Per avere diritto alla rendita, chi sottoscrive un PIP deve soddisfare sia i requisiti di accesso alla pensione minima erogata dal sistema previdenziale di stato e deve avere almeno cinque anni di contribuzione alla forma pensionistica complementare.

Soddisfatti i requisiti e raggiunta l’età pensionabile, si può scegliere tra diversi tipi di rendita:

rendita vitalizia, erogata vita natural durante,
rendita vitalizia reversibile, erogata al beneficiario o ad un soggetto precedentemente indicato,
rendita certa e successivamente vitalizia per un determinato numero di anni (cinque o dieci).

Il Pip è autogestito dal contraente, quindi, diversamente da quanto accade con altre tipologie di polizza sulla vita, il soggetto è libero di aumentare, ridurre, interrompere, riprendere i versamenti o variarne la periodicità.

Il Piano Individuale di Previdenza è una forma di pensione complementare che ben si addice alle caratteristiche tipiche dei lavoratori autonomi e dei liberi professionisti, anche se tutte le tipologie di lavoratori, come i dipendenti  hanno la possibilità, prevista dalla normativa in materia, di sottoscriverne uno.
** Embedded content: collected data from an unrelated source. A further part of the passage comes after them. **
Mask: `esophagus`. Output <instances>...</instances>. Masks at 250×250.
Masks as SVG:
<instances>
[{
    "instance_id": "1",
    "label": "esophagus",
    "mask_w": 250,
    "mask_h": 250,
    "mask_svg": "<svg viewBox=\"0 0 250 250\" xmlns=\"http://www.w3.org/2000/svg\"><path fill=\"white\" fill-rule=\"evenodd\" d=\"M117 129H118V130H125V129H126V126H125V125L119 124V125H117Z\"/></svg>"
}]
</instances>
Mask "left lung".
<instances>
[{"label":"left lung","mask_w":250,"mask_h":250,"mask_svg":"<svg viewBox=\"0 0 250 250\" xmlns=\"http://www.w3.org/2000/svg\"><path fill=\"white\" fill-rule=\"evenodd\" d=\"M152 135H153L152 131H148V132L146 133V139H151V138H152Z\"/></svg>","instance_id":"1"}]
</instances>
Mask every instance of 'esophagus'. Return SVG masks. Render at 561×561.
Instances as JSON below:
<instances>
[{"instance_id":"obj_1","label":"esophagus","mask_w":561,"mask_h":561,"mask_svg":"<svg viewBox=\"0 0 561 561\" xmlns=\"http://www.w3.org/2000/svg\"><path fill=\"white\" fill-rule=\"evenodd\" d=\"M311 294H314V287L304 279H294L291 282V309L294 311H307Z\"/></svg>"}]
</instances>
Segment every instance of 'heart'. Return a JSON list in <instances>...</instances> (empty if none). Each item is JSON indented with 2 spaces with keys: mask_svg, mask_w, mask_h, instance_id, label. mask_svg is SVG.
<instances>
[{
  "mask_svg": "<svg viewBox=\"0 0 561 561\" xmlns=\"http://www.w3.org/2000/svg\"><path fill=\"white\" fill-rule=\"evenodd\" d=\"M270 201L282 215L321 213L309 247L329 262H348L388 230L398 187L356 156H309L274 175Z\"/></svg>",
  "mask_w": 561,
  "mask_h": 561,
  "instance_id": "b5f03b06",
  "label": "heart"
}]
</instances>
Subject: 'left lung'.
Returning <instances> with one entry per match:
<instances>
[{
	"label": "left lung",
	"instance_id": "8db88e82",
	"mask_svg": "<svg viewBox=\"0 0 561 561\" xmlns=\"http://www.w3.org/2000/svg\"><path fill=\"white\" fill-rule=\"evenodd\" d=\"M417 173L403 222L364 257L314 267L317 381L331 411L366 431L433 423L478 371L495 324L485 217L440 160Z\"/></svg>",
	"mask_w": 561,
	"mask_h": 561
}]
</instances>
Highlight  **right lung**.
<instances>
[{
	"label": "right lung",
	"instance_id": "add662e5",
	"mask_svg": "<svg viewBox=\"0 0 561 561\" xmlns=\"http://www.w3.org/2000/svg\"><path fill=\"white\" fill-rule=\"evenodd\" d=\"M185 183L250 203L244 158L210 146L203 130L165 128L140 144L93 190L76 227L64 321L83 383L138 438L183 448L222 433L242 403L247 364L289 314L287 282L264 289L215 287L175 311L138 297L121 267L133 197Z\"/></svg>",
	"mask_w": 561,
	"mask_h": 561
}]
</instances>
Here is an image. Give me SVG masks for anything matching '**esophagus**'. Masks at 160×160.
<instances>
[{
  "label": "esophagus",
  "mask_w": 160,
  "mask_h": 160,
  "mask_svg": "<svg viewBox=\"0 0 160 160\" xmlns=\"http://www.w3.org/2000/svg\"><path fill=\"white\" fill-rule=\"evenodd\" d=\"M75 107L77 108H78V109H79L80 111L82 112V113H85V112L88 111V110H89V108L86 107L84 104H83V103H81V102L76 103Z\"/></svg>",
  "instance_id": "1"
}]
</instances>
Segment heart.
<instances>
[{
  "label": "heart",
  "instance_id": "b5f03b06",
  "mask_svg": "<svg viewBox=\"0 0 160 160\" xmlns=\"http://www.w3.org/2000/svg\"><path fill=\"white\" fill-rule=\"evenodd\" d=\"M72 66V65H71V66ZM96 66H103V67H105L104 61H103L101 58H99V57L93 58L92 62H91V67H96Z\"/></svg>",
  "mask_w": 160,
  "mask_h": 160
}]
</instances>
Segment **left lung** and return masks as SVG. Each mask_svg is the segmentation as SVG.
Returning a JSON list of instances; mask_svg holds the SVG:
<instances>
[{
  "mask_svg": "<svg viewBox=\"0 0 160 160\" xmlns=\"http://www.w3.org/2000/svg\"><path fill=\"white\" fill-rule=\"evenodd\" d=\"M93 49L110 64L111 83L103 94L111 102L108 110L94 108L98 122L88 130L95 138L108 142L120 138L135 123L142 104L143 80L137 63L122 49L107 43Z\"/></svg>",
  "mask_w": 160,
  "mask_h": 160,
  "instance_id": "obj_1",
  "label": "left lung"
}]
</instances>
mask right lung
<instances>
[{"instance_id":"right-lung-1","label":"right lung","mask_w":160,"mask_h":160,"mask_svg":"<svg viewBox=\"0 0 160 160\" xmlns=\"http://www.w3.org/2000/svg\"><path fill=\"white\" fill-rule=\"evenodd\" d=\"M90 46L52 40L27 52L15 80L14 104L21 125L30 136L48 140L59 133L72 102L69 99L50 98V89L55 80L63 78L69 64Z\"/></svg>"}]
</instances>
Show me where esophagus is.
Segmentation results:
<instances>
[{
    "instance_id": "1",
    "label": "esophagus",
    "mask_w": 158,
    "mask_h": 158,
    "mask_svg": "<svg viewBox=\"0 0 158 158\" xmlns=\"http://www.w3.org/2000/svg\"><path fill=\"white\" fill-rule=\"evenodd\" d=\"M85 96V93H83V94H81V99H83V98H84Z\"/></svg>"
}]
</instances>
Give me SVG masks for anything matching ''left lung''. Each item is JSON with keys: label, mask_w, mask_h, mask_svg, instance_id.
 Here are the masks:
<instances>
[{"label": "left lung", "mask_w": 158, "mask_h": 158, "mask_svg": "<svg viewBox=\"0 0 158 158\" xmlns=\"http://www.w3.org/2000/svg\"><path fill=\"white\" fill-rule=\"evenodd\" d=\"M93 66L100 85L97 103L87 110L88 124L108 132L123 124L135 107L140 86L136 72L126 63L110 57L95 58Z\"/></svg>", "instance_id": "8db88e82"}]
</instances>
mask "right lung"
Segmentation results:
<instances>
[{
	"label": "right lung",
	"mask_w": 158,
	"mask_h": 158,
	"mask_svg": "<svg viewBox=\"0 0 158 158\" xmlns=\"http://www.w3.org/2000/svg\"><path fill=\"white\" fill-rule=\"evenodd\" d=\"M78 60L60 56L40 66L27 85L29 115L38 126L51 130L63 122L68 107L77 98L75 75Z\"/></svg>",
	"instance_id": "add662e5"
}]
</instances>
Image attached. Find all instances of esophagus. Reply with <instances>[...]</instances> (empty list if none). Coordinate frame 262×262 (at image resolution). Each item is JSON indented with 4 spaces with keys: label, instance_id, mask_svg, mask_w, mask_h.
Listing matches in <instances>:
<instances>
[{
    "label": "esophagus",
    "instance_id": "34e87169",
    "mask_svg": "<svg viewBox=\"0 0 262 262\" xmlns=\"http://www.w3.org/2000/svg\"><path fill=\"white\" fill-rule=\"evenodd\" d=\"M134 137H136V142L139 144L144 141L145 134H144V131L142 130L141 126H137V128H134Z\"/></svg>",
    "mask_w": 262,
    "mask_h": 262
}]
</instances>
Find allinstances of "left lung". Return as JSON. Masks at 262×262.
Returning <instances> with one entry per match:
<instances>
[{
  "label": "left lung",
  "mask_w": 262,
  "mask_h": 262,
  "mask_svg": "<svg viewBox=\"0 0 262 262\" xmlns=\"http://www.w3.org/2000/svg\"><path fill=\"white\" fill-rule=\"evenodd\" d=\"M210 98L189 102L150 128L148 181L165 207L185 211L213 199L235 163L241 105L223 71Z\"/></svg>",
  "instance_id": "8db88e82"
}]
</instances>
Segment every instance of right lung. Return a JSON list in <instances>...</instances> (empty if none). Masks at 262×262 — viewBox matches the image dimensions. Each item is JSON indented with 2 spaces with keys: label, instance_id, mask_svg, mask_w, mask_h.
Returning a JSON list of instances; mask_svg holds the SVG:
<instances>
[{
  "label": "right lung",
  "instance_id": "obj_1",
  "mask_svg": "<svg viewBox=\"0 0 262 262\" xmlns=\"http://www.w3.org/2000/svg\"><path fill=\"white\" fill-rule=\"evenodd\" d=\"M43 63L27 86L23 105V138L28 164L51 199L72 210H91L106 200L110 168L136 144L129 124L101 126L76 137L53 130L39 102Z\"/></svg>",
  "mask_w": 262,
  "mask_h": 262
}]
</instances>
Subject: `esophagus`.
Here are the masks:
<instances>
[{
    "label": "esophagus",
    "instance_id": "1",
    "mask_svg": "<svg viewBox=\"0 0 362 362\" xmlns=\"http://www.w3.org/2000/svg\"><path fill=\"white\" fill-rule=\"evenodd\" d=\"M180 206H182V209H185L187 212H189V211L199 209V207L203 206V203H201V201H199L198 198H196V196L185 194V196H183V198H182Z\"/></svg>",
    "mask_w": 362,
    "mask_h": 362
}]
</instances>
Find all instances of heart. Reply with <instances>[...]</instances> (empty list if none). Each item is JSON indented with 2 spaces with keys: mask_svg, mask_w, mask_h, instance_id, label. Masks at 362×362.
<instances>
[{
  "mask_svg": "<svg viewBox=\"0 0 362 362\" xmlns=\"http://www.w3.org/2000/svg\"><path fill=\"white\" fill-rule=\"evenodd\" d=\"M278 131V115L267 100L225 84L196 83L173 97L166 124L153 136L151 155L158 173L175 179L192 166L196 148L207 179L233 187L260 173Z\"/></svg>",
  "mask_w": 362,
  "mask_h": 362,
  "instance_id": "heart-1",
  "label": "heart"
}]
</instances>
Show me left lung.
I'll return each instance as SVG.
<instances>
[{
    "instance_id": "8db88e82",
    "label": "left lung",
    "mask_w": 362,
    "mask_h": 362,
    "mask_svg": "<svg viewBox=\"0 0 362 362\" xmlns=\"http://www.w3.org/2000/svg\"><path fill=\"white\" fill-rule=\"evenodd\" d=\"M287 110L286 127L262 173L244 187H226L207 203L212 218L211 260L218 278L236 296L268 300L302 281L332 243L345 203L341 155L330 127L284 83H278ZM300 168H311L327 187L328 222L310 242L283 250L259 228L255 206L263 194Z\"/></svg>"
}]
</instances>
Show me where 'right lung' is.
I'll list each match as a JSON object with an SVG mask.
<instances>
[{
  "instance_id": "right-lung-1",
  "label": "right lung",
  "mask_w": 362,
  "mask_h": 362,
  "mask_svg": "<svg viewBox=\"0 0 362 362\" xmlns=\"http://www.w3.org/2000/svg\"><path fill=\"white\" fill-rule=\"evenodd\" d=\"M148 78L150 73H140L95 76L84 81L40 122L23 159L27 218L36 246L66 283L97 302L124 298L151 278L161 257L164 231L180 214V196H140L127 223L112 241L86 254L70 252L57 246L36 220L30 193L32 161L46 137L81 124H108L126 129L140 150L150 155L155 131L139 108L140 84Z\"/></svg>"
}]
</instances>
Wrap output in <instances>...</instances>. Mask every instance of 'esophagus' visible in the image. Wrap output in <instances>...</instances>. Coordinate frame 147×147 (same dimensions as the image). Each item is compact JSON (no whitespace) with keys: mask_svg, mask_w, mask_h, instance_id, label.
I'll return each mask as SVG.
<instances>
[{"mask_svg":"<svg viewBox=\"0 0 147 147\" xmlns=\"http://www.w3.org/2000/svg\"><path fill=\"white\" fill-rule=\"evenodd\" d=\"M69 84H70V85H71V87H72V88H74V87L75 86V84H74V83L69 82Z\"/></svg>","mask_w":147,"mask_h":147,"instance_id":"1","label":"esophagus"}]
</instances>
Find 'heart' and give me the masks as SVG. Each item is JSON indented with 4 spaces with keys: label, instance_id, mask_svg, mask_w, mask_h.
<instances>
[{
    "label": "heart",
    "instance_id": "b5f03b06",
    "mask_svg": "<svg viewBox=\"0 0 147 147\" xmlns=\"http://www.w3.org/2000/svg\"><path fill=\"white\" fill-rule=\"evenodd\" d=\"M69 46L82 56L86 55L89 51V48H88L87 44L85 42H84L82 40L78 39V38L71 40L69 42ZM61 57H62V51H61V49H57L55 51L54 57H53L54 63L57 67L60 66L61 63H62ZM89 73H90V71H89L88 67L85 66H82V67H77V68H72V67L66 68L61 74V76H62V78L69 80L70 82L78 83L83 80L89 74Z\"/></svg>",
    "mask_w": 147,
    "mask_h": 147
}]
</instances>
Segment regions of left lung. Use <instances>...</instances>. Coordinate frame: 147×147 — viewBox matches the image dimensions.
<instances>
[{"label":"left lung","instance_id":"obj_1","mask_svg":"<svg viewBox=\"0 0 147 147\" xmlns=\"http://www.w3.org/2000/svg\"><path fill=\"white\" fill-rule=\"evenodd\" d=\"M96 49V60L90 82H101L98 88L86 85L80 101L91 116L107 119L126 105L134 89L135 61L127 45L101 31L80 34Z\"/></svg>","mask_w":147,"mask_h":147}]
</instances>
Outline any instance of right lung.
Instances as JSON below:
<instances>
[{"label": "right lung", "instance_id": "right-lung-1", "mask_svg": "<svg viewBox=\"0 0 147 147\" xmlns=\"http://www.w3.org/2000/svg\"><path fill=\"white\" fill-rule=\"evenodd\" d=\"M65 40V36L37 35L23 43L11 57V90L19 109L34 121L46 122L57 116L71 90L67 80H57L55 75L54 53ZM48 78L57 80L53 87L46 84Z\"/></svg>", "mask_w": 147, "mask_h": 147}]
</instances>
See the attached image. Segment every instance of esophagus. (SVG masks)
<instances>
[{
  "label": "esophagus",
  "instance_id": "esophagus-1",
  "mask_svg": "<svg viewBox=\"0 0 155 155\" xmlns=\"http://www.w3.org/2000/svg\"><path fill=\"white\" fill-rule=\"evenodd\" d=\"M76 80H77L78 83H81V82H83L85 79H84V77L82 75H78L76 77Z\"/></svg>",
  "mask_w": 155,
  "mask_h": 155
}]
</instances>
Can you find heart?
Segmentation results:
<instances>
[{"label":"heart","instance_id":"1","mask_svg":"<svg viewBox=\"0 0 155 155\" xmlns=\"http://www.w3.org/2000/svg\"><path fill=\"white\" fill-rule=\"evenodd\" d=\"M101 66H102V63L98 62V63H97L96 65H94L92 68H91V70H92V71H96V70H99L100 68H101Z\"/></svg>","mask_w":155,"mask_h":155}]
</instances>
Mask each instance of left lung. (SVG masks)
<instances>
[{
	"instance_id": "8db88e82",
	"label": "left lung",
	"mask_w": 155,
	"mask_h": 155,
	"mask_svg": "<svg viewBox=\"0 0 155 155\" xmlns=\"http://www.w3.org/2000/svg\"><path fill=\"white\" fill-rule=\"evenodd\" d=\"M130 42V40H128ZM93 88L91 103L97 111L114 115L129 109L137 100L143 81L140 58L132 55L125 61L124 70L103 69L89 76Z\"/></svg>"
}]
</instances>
Previdenza complementare: fondi pensione negoziali

 Diversamente dai fondi pensione aperti, i fondi pensione negoziali sono destinati a raccogliere le adesioni di determinate tipologie di lavoratori.

I fondi pensione negoziale si istituiscono attraverso una contrattazione collettiva su iniziativa di associazioni senza scopo di lucro (nella maggior parte dei casi sono i sindacati o le associazioni di categoria ad occuparsi della loro istituzione).

Esistono due tipologie principali di fondi pensione negoziali, che si distinguono in base alla forma di adesione: si hanno i fondi aziendali o di gruppo (destinati ad una singola azienda o ad un gruppo di aziende); i fondi di categoria o comparto (destinati a specifiche categorie di lavoratori) e i fondi territoriali (raccolgono le adesioni dei lavoratori di una determinata area territoriale).

Anche in questo caso si tratta di una forma di risparmio gestito, in quanto i patrimonio del fondo pensione negoziale (che è diverso e distinto da quello dell’azienda), viene assegnato ad una società di gestione del risparmio, compagnia di assicurazione, banca o SIM (società di intermediazione mobiliare), che si occupa, secondo quanto esposto nella normativa di riferimento, di massimizzarne i rendimenti.

 

Previdenza complementare: fondi pensione aperti

 Esistono diverse forme di previdenza complementare, tra quelle che sono maggiormente apprezzate dai risparmiatori ci sono anche i fondi pensione aperti. Vediamo di cosa si tratta.

I fondi pensione aperti sono degli strumenti di investimento previdenziali, che possono essere istituiti da una società di gestione del risparmio (SGR) o da un altro intermediario che abbia chiesto e ottenuto l’autorizzazione delle istituzioni preposte al controllo. Essendo un fondo aperto raccoglie il patrimonio che i risparmiatori decidono di investire attraverso una partecipazione tramite quote.

Questa tipologia di fondi pensione viene detta aperta anche perché vi può partecipare ogni tipologia di lavoratore, indipendentemente dal lavoro svolto e dalla mansione ricoperta e si può aggiungere alla pensione contributiva elargita dall’Inps o dalla cassa previdenziale di appartenenza.

I fondi pensione raccolgono il TFR (Trattamento di fine rapporto) di chi aderisce, sia che lo faccia in modo individuale che su base contrattuale collettiva. In questo ultimo caso è un organismo di sorveglianza che garantisce una adeguata rappresentanza per i lavoratori che hanno aderito al fondo; per i fondi ad adesione individuale la legislazione di riferimento prevede la presenza di un responsabile del fondo.